Oh I love baby pictures! Thanks Jeff..

Jeff, what does the 'J**' mean? Just wondering........Lol


----------



## jlyoncc1 (Apr 19, 2010)

*RE: EVER SEEN A JAP PAINTED BUTTON QUAIL?*

We have been thinking about getting some sort of birds for outside. Maybe chickens, which we have had before, but wanted something different. Can they stay out year round in NJ with a "hen" house?


----------



## tortoiseguy65 (Apr 19, 2010)

*RE: EVER SEEN A JAP PAINTED BUTTON QUAIL?*

We used to raise these little guys. They are tons of fun. Hatchlings are about the size of a bumble bee. Very cute and they come in a large variety of color. They can't be raised outside where it gets cold at night. They are so small you would never find them letting them roam outdoors. They need to be treated more like a pet/caged bird and kept warm. We raised the babies in tubs that were kept at 90+ degrees till they feathered out. They do well as vacuum cleaners in flight cages as the pick up the seed that ends up on the floor of the cages. They don't do well at sitting on their own eggs. We incubated all of ours. They generally hatch at about 16 days at 99Degrees F. Their eggs come in a variety of color too. Lots of "crafters" use their eggs for various products too. Their eggs are edible as well and there are several recipes on line including pickled eggs.


----------



## Kristina (Apr 19, 2010)

*RE: EVER SEEN A JAP PAINTED BUTTON QUAIL?*

I used to raise these too, it is the funniest thing ever watching the teeny chicks dart around. They are no bigger than a quarter if you stood it up on edge.

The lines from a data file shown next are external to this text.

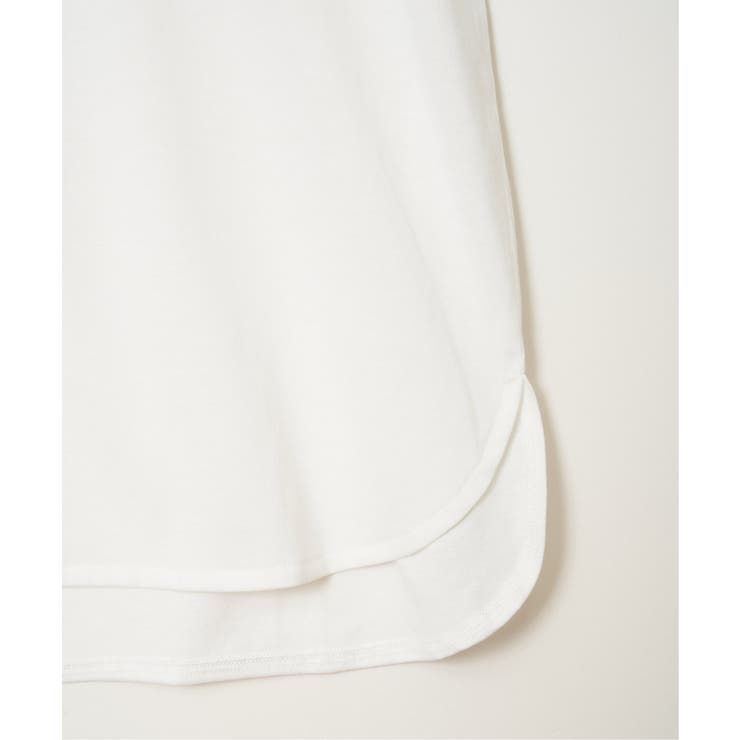 【洗濯機で洗える】GOKU楽ニットカーデインナーセット【2点セット】 | ikka  | 詳細画像39 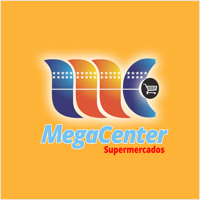 Mega Center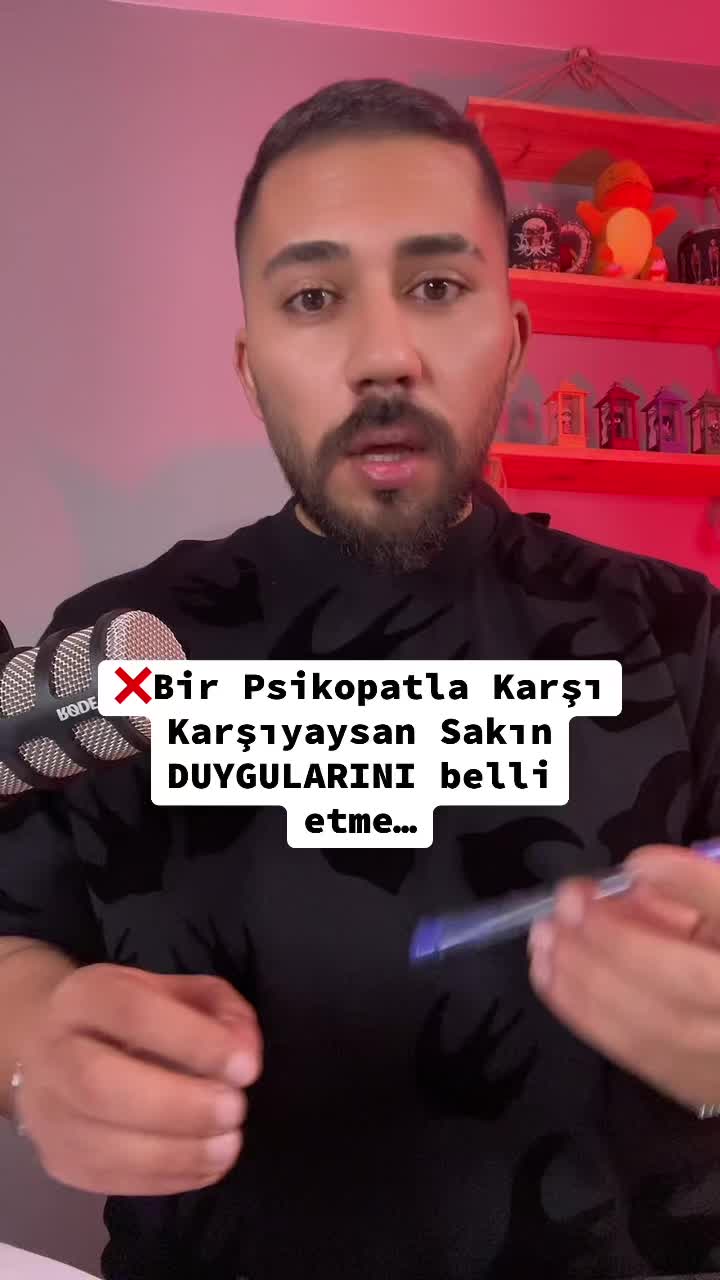 @Halil Arslan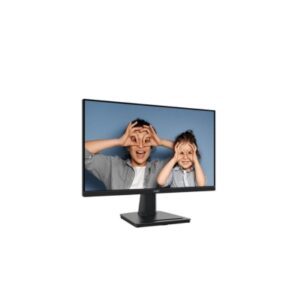 MSI PRO MP225V Monitor | Bigbyte IT World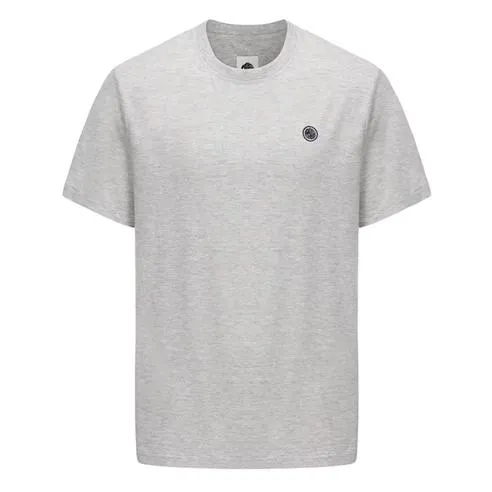 Pretty Green Mitchell T-Shirt Mens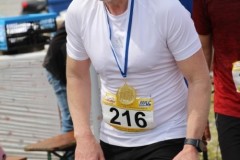 2023-04-Dreiburgenland-Marathon-2-36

I agree, these are more of an aviary or indoor pet. They are about 3 1/2" long as adults, and they live mainly on the ground. These aren't in the same league as chickens.

If you want something little and hardy and different, I suggest the Serema chicken. They are beautiful and exotic looking, but a bit more hardy than these guys.


----------



## Kymiie (Apr 19, 2010)

So thats a quail then!!

I was watching a UK programme called ''come dine with me''
and 2 people cooked quails eggs for their starters,, nd i was like what a quale..


now i know lol cute babies xx


----------



## terryo (Apr 19, 2010)

One of my son's had to do a science project and he had to make his own incubator and hatch an egg. Chicken, duck, or quail. We got 12 quail eggs, and only one hatched. It was so little and so cute. We had him for a long time and he was the sweetest little thing. He was all brown, and not as pretty as yours.


----------